First of all I don’t know if this is the correct place to post this, I have looked for questions like this but I haven’t found, if not feel free to redirect me to the correct place.
Let me introduce my doubt. I have been learning Scala for a year. I have read the magnificent books of Programming in Scala, Functional Programming in Scala, and I am now looking forward to seeing Scala with Cats of underscoreio.
In these mean time I have done some small mock projects, but I don’t feel creative enough to find an idea of a big project or talented enough to make it right.
I’ve been told to contribute to some projects and Scala itself could be fascinating, but sometimes feel that I’m not good enough to fit here, so I would like to know your opinion on contributing to the core or documentation in my current state.

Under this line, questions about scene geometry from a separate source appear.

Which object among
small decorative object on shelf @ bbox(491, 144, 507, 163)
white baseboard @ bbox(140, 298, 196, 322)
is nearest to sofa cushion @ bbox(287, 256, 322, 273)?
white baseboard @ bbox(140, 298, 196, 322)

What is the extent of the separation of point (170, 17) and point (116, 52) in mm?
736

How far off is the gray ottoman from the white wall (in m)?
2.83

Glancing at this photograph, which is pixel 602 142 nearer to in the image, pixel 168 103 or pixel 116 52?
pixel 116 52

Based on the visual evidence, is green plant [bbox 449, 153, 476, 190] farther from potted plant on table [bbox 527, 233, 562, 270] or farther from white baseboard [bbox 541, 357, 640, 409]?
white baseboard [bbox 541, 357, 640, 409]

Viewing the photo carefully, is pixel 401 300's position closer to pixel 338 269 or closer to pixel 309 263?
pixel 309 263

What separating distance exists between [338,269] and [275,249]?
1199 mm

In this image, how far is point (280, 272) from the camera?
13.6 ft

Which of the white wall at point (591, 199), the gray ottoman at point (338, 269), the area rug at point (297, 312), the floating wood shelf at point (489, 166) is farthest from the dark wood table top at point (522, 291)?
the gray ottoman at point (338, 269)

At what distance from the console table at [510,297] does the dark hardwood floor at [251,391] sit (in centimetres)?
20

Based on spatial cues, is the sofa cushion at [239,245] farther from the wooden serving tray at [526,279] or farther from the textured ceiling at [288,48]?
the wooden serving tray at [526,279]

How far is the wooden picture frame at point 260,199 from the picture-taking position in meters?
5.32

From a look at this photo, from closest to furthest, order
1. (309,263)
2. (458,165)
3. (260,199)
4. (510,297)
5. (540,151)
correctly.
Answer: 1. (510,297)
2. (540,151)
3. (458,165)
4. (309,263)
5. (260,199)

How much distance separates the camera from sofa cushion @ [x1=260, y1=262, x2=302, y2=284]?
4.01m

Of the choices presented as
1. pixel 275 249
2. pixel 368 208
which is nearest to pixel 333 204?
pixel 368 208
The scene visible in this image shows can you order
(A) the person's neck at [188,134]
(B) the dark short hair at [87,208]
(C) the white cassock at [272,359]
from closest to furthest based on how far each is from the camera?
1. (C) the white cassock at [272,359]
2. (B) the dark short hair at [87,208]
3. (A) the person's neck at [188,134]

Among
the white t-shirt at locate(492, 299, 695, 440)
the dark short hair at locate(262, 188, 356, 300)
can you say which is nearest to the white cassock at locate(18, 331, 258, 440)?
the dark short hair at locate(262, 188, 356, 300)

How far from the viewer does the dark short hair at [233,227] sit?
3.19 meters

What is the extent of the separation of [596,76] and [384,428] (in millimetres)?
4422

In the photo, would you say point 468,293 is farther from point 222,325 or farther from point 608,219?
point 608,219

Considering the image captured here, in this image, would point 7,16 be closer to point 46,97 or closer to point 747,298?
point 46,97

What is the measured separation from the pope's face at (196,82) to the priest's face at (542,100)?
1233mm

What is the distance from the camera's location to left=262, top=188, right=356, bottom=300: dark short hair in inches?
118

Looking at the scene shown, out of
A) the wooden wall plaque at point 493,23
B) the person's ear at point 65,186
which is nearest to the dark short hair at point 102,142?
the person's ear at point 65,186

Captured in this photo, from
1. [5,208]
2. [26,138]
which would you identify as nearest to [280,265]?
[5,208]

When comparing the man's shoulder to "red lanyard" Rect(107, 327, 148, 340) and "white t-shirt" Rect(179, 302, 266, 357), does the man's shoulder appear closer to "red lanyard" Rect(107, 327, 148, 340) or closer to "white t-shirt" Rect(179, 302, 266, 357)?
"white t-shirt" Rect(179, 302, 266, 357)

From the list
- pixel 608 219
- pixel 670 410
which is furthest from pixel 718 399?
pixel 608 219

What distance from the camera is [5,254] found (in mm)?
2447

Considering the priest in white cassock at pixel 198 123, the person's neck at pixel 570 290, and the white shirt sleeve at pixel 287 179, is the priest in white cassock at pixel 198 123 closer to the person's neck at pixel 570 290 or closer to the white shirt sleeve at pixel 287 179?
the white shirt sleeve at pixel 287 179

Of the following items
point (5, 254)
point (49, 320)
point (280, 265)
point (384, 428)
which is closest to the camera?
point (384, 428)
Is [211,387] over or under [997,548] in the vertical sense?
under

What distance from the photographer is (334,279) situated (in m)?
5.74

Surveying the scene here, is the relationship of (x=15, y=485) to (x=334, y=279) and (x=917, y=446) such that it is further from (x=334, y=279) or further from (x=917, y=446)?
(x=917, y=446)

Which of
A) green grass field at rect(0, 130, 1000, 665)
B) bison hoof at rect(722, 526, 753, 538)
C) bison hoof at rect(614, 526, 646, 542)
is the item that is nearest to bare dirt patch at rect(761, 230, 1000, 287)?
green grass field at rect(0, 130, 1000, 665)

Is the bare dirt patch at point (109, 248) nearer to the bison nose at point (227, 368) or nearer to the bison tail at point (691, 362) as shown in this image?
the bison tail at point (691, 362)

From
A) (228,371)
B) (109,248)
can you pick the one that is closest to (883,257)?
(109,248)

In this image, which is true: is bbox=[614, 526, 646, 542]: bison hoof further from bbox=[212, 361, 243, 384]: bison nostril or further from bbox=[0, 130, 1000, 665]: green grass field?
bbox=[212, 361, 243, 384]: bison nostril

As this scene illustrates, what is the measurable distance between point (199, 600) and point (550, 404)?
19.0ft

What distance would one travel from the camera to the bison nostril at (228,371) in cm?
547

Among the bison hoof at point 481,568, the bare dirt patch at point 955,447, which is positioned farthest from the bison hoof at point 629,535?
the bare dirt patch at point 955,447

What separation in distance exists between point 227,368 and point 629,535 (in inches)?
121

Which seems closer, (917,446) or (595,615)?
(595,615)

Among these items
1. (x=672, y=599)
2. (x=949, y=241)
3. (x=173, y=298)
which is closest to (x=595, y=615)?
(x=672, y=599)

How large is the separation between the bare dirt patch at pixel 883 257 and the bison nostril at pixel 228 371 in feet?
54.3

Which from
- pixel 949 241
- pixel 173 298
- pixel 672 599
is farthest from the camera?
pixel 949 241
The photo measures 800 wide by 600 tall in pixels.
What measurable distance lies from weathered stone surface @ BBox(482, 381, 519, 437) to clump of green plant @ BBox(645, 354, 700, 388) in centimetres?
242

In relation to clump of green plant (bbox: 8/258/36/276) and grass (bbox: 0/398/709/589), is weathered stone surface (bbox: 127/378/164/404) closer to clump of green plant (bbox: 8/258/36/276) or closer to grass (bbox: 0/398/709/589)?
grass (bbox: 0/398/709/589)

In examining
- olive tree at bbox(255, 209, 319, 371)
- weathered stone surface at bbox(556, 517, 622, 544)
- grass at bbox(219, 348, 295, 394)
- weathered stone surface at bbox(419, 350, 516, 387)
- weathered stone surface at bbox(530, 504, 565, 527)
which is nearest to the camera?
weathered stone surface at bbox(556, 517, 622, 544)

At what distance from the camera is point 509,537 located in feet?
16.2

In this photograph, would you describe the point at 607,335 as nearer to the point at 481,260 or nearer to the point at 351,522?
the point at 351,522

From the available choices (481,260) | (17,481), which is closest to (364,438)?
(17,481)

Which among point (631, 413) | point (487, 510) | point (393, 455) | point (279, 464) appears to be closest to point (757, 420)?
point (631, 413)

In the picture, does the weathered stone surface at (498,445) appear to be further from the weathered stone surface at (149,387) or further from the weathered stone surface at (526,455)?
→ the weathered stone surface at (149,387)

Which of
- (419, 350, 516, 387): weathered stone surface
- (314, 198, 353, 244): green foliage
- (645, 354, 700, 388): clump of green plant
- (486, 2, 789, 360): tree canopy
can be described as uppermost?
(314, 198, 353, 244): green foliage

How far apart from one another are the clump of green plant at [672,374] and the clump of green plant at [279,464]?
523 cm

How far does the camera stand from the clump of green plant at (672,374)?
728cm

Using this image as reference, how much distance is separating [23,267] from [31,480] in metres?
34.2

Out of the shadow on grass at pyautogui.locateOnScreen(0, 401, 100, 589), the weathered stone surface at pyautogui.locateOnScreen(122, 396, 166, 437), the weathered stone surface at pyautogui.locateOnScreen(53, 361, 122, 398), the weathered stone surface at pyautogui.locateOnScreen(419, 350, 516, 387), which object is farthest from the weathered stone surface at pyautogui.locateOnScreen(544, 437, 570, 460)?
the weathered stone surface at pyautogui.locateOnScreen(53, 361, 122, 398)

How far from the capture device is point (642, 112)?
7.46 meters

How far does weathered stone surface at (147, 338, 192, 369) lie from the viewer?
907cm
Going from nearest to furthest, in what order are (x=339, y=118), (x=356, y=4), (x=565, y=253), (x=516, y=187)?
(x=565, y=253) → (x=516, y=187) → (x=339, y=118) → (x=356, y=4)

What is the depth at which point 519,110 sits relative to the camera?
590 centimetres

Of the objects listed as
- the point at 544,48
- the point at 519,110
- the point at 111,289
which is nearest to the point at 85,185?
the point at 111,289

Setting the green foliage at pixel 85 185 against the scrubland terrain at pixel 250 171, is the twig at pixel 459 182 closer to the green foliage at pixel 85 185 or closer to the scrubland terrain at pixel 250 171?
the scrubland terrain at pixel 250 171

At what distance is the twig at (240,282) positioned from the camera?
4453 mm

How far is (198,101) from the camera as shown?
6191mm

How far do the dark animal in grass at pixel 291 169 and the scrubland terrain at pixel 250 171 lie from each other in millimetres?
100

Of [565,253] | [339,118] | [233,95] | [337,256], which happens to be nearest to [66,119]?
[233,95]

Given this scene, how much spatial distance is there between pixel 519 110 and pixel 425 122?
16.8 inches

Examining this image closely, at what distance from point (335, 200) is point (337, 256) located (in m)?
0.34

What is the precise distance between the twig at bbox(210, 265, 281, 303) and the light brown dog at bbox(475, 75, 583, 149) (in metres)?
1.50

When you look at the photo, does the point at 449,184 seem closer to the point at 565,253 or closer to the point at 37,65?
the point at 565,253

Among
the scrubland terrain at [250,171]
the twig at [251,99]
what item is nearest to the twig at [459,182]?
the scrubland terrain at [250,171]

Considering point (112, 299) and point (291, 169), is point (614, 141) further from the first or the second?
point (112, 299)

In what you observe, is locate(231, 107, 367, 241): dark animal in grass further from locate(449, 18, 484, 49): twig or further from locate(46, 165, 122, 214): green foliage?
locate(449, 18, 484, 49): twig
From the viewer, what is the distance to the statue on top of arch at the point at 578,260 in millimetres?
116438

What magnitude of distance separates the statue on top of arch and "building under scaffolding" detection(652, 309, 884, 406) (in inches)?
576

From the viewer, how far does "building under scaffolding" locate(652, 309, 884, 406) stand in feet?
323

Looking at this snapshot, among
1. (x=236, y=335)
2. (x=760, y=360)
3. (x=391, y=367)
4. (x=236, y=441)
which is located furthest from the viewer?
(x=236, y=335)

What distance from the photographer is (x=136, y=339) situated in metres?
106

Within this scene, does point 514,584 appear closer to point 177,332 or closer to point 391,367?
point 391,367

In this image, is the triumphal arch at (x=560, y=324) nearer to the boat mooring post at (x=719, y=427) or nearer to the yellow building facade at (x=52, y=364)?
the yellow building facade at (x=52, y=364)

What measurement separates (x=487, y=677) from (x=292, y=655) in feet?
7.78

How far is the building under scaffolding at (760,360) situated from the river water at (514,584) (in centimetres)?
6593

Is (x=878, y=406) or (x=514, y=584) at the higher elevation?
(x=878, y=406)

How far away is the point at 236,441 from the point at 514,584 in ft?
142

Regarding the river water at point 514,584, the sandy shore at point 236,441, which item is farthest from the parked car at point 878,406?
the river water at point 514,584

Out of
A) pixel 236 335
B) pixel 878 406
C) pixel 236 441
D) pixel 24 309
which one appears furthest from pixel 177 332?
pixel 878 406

I can honestly say that you don’t have to be a super star to contribute. Find something or some project you are excited about and just play with it and learn about it. Chat on the Gitter channel to find things that need doing. It may take awhile to get the swing of it but you will learn plus you will meet nice people that hopefully you will meet in person some day at a meetup or conference. The Scala community from my perspective is great and welcoming.
Scala-Native and Scala.js both reimplement portions of Java standard library in Scala. This is done to make it easier to write portable Scala source code that compiles without modifications on Scala JVM, Scala.js and Scala-Native. Java’s standard library is documented well enough to be recreated just from the documentation, I guess, so you can try doing that.
Scala’s core libraries and compiler are rather complex. Scala’s standard library may be easy enough to use by ordinary Scala programmers, but e.g. collections’ hierarchy and encoding is very complicated.
One starting point is to contribute documentation to a project. This can be either into the ScalaDocs, or in the microsite. You will find that this is a point that main developers often overlook (because they are busy), they will often thank you for that, and you are unlikely to break anything.
If you are specifically interested on the Scala compiler, I can give you a few ideas and issues that should be rather easy to start contributing.